DIRECTIONS FOR THIS TASK> Rewrite all the entries below, replacing each "black beak tip" with "dark beak tip" and changing nothing else. Leave the pictures out of your answer.

GIVEN DATA>

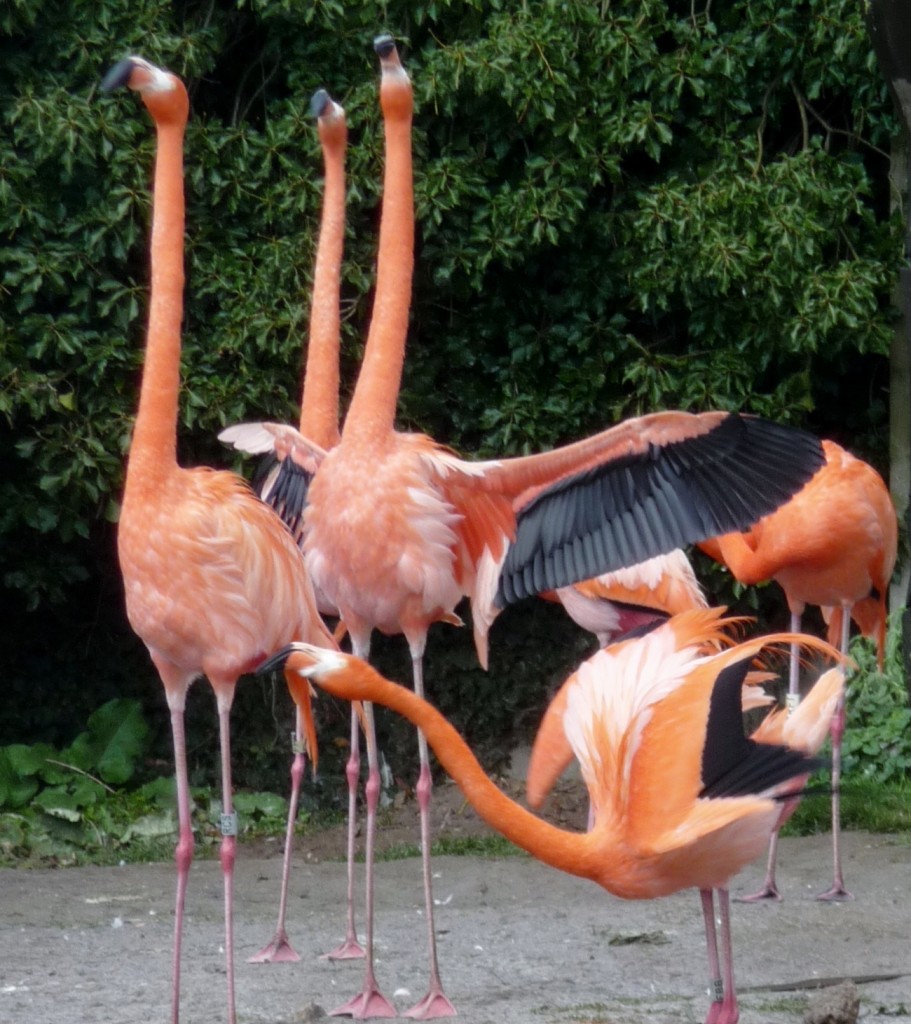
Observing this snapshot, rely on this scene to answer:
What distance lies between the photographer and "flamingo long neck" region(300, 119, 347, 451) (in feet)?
16.1

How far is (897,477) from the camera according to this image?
24.0 ft

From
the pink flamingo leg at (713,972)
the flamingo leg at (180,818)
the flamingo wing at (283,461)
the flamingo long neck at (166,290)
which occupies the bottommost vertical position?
the pink flamingo leg at (713,972)

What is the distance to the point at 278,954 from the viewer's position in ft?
14.7

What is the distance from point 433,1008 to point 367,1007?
17 centimetres

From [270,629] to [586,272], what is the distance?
12.1 feet

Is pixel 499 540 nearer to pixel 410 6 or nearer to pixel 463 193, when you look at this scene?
pixel 463 193

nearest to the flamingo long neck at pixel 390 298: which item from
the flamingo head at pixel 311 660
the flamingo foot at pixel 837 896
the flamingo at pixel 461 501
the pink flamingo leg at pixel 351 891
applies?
the flamingo at pixel 461 501

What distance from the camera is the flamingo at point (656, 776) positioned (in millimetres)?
3064

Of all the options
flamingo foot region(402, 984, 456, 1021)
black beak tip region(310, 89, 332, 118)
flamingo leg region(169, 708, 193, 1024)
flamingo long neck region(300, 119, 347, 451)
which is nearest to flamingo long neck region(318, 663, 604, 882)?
flamingo foot region(402, 984, 456, 1021)

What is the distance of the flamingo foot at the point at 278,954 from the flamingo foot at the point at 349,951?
0.11m

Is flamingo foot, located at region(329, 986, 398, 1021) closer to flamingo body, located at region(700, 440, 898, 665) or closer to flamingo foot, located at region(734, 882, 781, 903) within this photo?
flamingo foot, located at region(734, 882, 781, 903)

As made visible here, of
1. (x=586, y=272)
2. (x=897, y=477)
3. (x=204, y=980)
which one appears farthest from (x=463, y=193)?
(x=204, y=980)

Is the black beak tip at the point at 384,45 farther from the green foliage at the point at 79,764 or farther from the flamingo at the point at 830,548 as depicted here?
the green foliage at the point at 79,764

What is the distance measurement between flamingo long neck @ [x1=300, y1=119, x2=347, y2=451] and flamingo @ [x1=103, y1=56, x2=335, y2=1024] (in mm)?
874
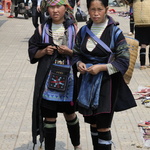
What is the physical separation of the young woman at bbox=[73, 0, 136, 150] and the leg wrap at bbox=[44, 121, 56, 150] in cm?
52

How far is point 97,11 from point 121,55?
0.42 m

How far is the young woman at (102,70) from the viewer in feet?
14.2

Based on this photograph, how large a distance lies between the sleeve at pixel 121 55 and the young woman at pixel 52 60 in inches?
20.7

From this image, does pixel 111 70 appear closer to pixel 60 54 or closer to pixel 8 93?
pixel 60 54

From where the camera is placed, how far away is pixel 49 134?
490cm

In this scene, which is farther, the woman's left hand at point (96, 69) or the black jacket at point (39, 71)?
the black jacket at point (39, 71)

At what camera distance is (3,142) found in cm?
568

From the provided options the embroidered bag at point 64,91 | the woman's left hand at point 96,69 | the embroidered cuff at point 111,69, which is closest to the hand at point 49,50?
the embroidered bag at point 64,91

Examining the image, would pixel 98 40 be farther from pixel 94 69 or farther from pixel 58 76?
pixel 58 76

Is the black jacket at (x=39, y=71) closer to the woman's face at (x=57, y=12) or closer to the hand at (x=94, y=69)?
the woman's face at (x=57, y=12)

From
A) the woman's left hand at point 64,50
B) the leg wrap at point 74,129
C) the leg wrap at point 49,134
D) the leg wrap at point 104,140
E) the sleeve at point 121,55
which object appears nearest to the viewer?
the sleeve at point 121,55

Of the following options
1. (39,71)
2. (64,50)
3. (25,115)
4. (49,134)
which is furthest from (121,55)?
(25,115)

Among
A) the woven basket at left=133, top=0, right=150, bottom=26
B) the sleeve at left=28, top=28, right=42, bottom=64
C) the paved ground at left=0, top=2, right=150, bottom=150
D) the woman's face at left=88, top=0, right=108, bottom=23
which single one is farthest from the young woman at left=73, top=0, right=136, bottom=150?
the woven basket at left=133, top=0, right=150, bottom=26

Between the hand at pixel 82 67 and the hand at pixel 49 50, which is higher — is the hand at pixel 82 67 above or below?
below
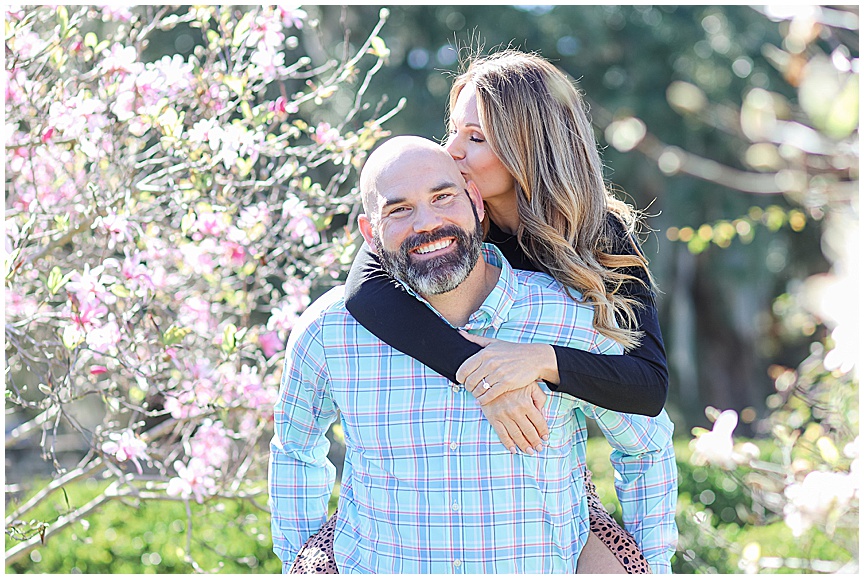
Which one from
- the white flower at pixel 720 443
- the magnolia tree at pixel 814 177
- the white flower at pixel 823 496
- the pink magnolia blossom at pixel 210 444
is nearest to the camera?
the magnolia tree at pixel 814 177

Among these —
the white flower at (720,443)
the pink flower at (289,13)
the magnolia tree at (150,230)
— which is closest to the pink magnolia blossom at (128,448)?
the magnolia tree at (150,230)

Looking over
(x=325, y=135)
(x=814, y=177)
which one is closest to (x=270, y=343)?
(x=325, y=135)

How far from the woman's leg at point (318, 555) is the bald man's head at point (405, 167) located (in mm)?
828

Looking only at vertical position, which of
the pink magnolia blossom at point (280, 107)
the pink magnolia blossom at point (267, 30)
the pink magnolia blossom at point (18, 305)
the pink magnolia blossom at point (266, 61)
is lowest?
the pink magnolia blossom at point (18, 305)

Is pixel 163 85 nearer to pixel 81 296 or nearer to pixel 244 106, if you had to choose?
pixel 244 106

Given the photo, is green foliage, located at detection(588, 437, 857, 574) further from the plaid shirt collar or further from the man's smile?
the man's smile

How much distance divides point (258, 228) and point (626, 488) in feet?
5.40

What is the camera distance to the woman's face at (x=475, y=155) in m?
2.36

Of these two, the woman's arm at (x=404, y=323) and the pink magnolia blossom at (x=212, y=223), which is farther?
the pink magnolia blossom at (x=212, y=223)

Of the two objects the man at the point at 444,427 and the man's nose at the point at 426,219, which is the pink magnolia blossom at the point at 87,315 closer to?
the man at the point at 444,427

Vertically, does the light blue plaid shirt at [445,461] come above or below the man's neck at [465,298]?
below

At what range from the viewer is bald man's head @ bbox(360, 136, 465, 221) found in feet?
7.20

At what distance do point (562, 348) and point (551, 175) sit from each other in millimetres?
473

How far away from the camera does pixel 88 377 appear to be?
3.56 meters
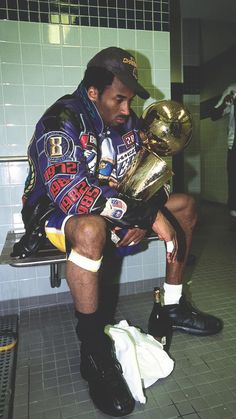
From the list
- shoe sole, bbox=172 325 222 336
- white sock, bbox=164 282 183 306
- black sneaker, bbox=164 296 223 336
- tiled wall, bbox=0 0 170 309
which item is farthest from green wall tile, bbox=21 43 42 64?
shoe sole, bbox=172 325 222 336

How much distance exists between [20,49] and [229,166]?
120 inches

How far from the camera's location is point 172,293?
1.79 m

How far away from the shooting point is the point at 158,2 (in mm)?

ANSWER IN FULL>
Observing this snapshot, rely on this scene to answer:
What distance lies between the photographer and "flamingo long neck" region(300, 119, 347, 451) (in feet)?
16.1

How far is (897,477) from the camera according to this image?
24.0 ft

From
the pink flamingo leg at (713,972)
the flamingo leg at (180,818)
the flamingo wing at (283,461)
the flamingo long neck at (166,290)
which occupies the bottommost vertical position?
the pink flamingo leg at (713,972)

What is the distance to the point at 278,954 from the viewer's position in ft?
14.7

What is the distance from point 433,1008 to point 367,1007?
17 centimetres

From [270,629] to [586,272], what is the distance?
12.1 feet

Is pixel 499 540 nearer to pixel 410 6 or nearer to pixel 463 193, when you look at this scene?
pixel 463 193

nearest to the flamingo long neck at pixel 390 298: which item from
the flamingo head at pixel 311 660
the flamingo foot at pixel 837 896
the flamingo at pixel 461 501
the pink flamingo leg at pixel 351 891
applies?
the flamingo at pixel 461 501

What distance from the camera is the flamingo at point (656, 776) positioned (in millimetres)?
3064

Of all the options
flamingo foot region(402, 984, 456, 1021)
dark beak tip region(310, 89, 332, 118)
flamingo leg region(169, 708, 193, 1024)
flamingo long neck region(300, 119, 347, 451)
which is nearest to flamingo long neck region(318, 663, 604, 882)?
flamingo foot region(402, 984, 456, 1021)

What is the distance of the flamingo foot at the point at 278,954 from the flamingo foot at the point at 349,951?
0.11m

Is flamingo foot, located at region(329, 986, 398, 1021) closer to flamingo body, located at region(700, 440, 898, 665) or closer to flamingo foot, located at region(734, 882, 781, 903) within this photo?
flamingo foot, located at region(734, 882, 781, 903)

As made visible here, of
1. (x=586, y=272)
2. (x=897, y=477)
3. (x=204, y=980)
which one appears farthest from (x=463, y=193)?
(x=204, y=980)

Is the dark beak tip at the point at 384,45 farther from the green foliage at the point at 79,764 or farther from the flamingo at the point at 830,548 as depicted here?
the green foliage at the point at 79,764

What is the distance measurement between flamingo long neck @ [x1=300, y1=119, x2=347, y2=451] and flamingo @ [x1=103, y1=56, x2=335, y2=1024] (in mm)?
874
What is the physical separation of the young woman at bbox=[73, 0, 136, 150] and the leg wrap at bbox=[44, 121, 56, 150] in cm?
52

How far is point 97,11 from point 121,55?
0.42 m

How far is the young woman at (102,70) from the viewer in feet?
14.2

Based on this photograph, how large a distance lies between the sleeve at pixel 121 55 and the young woman at pixel 52 60 in inches?
20.7

From this image, does pixel 111 70 appear closer to pixel 60 54 or closer to pixel 8 93?
pixel 60 54

From where the camera is placed, how far away is pixel 49 134?
490cm

In this scene, which is farther, the woman's left hand at point (96, 69) or the black jacket at point (39, 71)?
the black jacket at point (39, 71)

At what camera distance is (3,142) found in cm?
568

From the provided options the embroidered bag at point 64,91 | the woman's left hand at point 96,69 | the embroidered cuff at point 111,69, which is closest to the hand at point 49,50?
the embroidered bag at point 64,91

Examining the image, would pixel 98 40 be farther from pixel 94 69 or farther from pixel 58 76?
pixel 58 76

Is the black jacket at (x=39, y=71) closer to the woman's face at (x=57, y=12) or closer to the hand at (x=94, y=69)?
the woman's face at (x=57, y=12)

From
A) the woman's left hand at point 64,50
B) the leg wrap at point 74,129
C) the leg wrap at point 49,134
D) the leg wrap at point 104,140
E) the sleeve at point 121,55
which object appears nearest to the viewer?
the sleeve at point 121,55

Of the following options
1. (39,71)
2. (64,50)
3. (25,115)
4. (49,134)
which is furthest from (121,55)?
(25,115)

Among
A) the woven basket at left=133, top=0, right=150, bottom=26
B) the sleeve at left=28, top=28, right=42, bottom=64
C) the paved ground at left=0, top=2, right=150, bottom=150
D) the woman's face at left=88, top=0, right=108, bottom=23
which single one is farthest from the young woman at left=73, top=0, right=136, bottom=150?
the woven basket at left=133, top=0, right=150, bottom=26

Between the hand at pixel 82 67 and the hand at pixel 49 50, which is higher — is the hand at pixel 82 67 above or below?
below
Which one from
- the white flower at pixel 720 443
- the magnolia tree at pixel 814 177
- the white flower at pixel 823 496
- the pink magnolia blossom at pixel 210 444
is nearest to the camera?
the magnolia tree at pixel 814 177

Among these —
the white flower at (720,443)
the pink flower at (289,13)
the magnolia tree at (150,230)
— which is closest to the pink magnolia blossom at (128,448)?
the magnolia tree at (150,230)

Looking over
(x=325, y=135)
(x=814, y=177)
which one is closest to (x=270, y=343)?
(x=325, y=135)

How far from the woman's leg at point (318, 555) is the bald man's head at point (405, 167) located (in mm)?
828

Looking only at vertical position, which of
the pink magnolia blossom at point (280, 107)
the pink magnolia blossom at point (267, 30)
the pink magnolia blossom at point (18, 305)
the pink magnolia blossom at point (266, 61)
is lowest?
the pink magnolia blossom at point (18, 305)

Is pixel 163 85 nearer to pixel 81 296 or nearer to pixel 244 106, if you had to choose?
pixel 244 106

Given the photo, is green foliage, located at detection(588, 437, 857, 574) further from the plaid shirt collar or further from the man's smile?
the man's smile

How much distance divides point (258, 228) and point (626, 488) in feet?
5.40

What is the camera distance to the woman's face at (x=475, y=155) in m?
2.36

Of these two, the woman's arm at (x=404, y=323) and the pink magnolia blossom at (x=212, y=223), which is farther?
the pink magnolia blossom at (x=212, y=223)

Of the two objects the man at the point at 444,427 and the man's nose at the point at 426,219, which is the pink magnolia blossom at the point at 87,315 closer to?
the man at the point at 444,427

Vertically, does the light blue plaid shirt at [445,461] come above or below the man's neck at [465,298]?
below

At what range from the viewer is bald man's head @ bbox(360, 136, 465, 221) found in feet?
7.20

At what distance do point (562, 348) and point (551, 175) sit from each other in millimetres?
473

How far away from the camera does pixel 88 377 appear to be?
3.56 meters
From the list
- shoe sole, bbox=172 325 222 336
- white sock, bbox=164 282 183 306
- black sneaker, bbox=164 296 223 336
- tiled wall, bbox=0 0 170 309
which item is farthest from green wall tile, bbox=21 43 42 64?
shoe sole, bbox=172 325 222 336

How much distance exists between [20,49] and [229,166]?
120 inches

How far from the camera's location is point 172,293?
1.79 m

How far away from the shooting point is the point at 158,2 (in mm)?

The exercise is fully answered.